Purpose of the Study:

  • To elucidate the structural basis of STAT2 suppression by Zika virus (ZIKV) and dengue virus (DENV) non-structural protein 5 (NS5).
  • To investigate the functional implications of the NS5-STAT2 interaction in viral pathogenesis.

Main Methods:

  • Cryo-electron microscopy (cryo-EM) and crystal structure determination of human STAT2 (hSTAT2) in complex with ZIKV NS5 and DENV NS5.
  • Biochemical assays to assess the impact of disrupting NS5-hSTAT2 interactions on viral functions.

Main Results:

  • The structures revealed a two-pronged interaction between NS5 and hSTAT2.
  • NS5's methyltransferase and RNA-dependent RNA polymerase (RdRP) domains create a cleft that binds hSTAT2's coiled-coil domain, blocking its association with interferon regulatory factor 9.

Dataset extract
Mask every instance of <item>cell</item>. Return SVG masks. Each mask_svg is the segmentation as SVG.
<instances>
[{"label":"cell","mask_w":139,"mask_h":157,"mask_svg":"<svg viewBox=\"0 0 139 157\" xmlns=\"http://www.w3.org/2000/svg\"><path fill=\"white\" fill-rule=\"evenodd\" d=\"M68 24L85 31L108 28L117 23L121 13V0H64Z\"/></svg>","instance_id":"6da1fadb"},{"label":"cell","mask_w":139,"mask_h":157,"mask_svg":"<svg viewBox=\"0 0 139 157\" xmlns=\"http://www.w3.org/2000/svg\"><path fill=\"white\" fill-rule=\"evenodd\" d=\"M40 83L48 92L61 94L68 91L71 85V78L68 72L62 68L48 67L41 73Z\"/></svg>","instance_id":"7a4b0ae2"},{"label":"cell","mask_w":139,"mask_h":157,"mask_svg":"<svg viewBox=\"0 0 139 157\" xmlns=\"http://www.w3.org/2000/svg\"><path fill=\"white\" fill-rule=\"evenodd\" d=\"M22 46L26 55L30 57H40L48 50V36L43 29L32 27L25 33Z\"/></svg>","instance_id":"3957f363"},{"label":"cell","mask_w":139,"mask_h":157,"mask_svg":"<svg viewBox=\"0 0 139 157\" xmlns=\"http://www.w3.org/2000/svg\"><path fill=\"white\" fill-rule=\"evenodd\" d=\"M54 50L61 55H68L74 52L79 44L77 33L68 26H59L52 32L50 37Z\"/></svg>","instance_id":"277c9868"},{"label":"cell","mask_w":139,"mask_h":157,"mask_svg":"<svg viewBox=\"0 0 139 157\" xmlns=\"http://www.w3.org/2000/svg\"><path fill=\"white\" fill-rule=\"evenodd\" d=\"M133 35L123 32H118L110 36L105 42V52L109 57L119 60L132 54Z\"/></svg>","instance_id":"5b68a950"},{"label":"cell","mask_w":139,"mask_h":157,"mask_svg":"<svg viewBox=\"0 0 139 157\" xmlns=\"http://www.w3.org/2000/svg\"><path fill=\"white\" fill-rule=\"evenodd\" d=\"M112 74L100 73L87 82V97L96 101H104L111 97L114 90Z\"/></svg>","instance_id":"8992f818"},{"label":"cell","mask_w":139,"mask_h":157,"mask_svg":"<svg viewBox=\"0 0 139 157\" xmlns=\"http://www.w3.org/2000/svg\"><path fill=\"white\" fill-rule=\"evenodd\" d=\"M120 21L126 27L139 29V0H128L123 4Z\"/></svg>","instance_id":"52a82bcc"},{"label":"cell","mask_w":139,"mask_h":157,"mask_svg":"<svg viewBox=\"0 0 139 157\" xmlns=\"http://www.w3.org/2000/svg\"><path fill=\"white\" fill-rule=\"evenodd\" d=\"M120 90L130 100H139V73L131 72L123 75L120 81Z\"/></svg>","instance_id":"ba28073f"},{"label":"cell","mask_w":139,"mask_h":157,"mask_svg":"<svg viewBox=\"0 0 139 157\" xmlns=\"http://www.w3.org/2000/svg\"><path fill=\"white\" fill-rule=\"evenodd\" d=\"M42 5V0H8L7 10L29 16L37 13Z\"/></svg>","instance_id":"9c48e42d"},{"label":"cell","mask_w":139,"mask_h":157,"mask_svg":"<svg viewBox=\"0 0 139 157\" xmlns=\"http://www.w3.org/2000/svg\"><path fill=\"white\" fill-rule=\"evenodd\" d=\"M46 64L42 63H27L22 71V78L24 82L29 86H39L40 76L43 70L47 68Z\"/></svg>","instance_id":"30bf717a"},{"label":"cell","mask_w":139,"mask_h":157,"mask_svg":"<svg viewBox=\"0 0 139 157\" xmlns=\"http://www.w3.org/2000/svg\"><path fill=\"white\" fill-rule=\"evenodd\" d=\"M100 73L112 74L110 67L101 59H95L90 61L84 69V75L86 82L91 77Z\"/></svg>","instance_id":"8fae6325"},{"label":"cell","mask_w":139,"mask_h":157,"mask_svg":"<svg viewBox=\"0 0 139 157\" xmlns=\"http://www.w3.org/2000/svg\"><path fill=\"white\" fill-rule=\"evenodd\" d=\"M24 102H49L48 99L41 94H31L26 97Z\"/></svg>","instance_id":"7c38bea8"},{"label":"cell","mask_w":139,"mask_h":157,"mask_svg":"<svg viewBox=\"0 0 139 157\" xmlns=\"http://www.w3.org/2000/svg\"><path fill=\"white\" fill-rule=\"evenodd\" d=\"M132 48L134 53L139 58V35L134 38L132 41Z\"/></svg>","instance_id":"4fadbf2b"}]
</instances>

Your task
Continue the summary of the NS5–STAT2 structural study, starting right after its last bullet on the cleft that binds the coiled-coil domain of hSTAT2.

Written answer
  • The NS5 RdRP domain also binds hSTAT2's amino-terminal domain.
  • Disrupting these interactions reduced NS5-mediated hSTAT2 degradation, interferon suppression, and viral replication.

Conclusions:

  • The study clarifies the mechanism by which ZIKV and DENV NS5 proteins antagonize hSTAT2.
  • This antagonism involves direct binding and disruption of STAT2 function, contributing to viral immune evasion and infection.